Big Data Analysis of the Romanian Trade Register

⚠️
The presented analyses do not have 100% accuracy, as the original information extracted from BERC (in PDF or JSON format) is not in a form that guarantees such precision. For instance, the variability in formats from BERC has resulted in poor scanning of Bucharest due to the distinct format of the registration certificate in this analysis.

We invite all interested parties to read the disclaimer for clear details.

Anyone who wants a copy of the statistical results, or additional information, can request it at: office@incorpo.ro.

Introduction

Incorpo.ro is a LawTech company dedicated to automating and simplifying complex legal tasks. Our goal is to eliminate bureaucracy and streamline time-consuming processes, helping people save valuable resources.

Within this goal, we set out to develop a software robot capable of correcting files and identifying errors in them before submitting them to the Trade Register. Fewer errors mean faster file admission and, consequently, happier clients.

To train the model to understand the behavior of registrars, as well as the legal and extra-legal (customary) reasons for delay, an in-depth analysis of existing data was necessary.

In this article, we will present the methodology used for the big data analysis of the activity of the Romanian Commercial Register, the key results obtained, and their implications for streamlining the process of registering commercial companies.

Data and collection process

The data used in this analysis comes from the Electronic Bulletin of the Trade Register, a public source that includes general interest information about commercial companies and their registrations. The use of this data for the stated purpose of informing the public about the functionality of the Trade Register as a public interest institution complies with legal and ethical provisions.

The data collection process involved downloading the electronic bulletins for the year 2024 and extracting relevant information using web scraping and PDF processing techniques.

Analysis Methodology

The analysis of the collected data was performed using Python scripts that processed the extracted information and generated suggestive visualizations of key performance indicators. Among the aspects investigated include:

  1. The speed of processing files at the county level
  2. The percentage of accepted, rejected and postponed files per county
  3. The efficiency of individual registrars, measured by the number of entries processed, working days, and average daily/hourly productivity
  4. Frequency of resolution types depending on the time of pronouncement
  5. The most common reasons for rejecting files, identified through natural language processing (NLP) and clustering techniques

Key results presentation

The speed of request processing

A first indicator of the efficiency of the Trade Register is the speed with which applications for the registration of commercial companies are processed. Our analysis showed that, in most counties, applications are resolved within 1-3 working days, a remarkable interval compared to other public institutions in Romania.

The graph above illustrates the distribution of processing times for the Bucharest County, highlighting that most decisions are made within the first 5 days of submitting the request.

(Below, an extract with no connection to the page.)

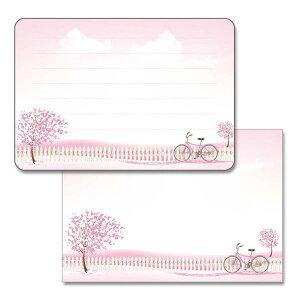 ミニレターセット 桜と自転車 デザイン おしゃれ 大人 かわいい 写真 フォト フロンティア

Accepted, rejected, and postponed file percentage

Another important aspect is the distribution of decisions made by the Trade Register according to the final result: admission, rejection or postponement. Our analysis showed that, on average, over 93% of the applications filed are admitted, directly or after a postponement.

The graph above presents the status of files for all counties, highlighting the high weight of accepted requests and the relatively low percentages of rejections and postponements.

The efficiency of individual registrars

Our analysis also tracked the individual performance of registrars, measured by workload and average productivity. The results showed that while there are differences between registrars, most process a significant number of applications and maintain a steady work pace.

The most productive registrants of the Trade Register, period 01.01.2024-01.07.2024 (average number of files solved per day - with a single record - sampled)
The most productive registrants of the Trade Register, period 01.01.2024-01.07.2024 (average number of files solved per day - with a single record - sampled)
📊
The most efficient registrar identified is Ovidiu Bugeag, which processed 4,257 entries in 105 working days, with an average of 40.54 entries per day and 5.07 entries per hour.

At the opposite pole are registrars such as Maria-Cornelia Măglașu, which processes only 3.64 files per day, that is 0.46 files per hour worked.

Note: The data is of public interest, but we invite registrars to provide a right of reply if they wish to clarify the situation.

These results suggest that while there is room for improvement, most registrars are carrying out their duties with professionalism and efficiency.

💡
It's noteworthy that Many registrars have a total of 30-60 working days, which may mean that they are in the early stages of their career, on maternity leave, or have other issues that reduce their productivity.

We have adapted the analysis to calculate an average over the number of working days, not taking into account days with 0 solutions from a registrar (that is why there is a minimum of 1 file per working day on the registrar), which, however, is a solution that can lose people who do not actually work.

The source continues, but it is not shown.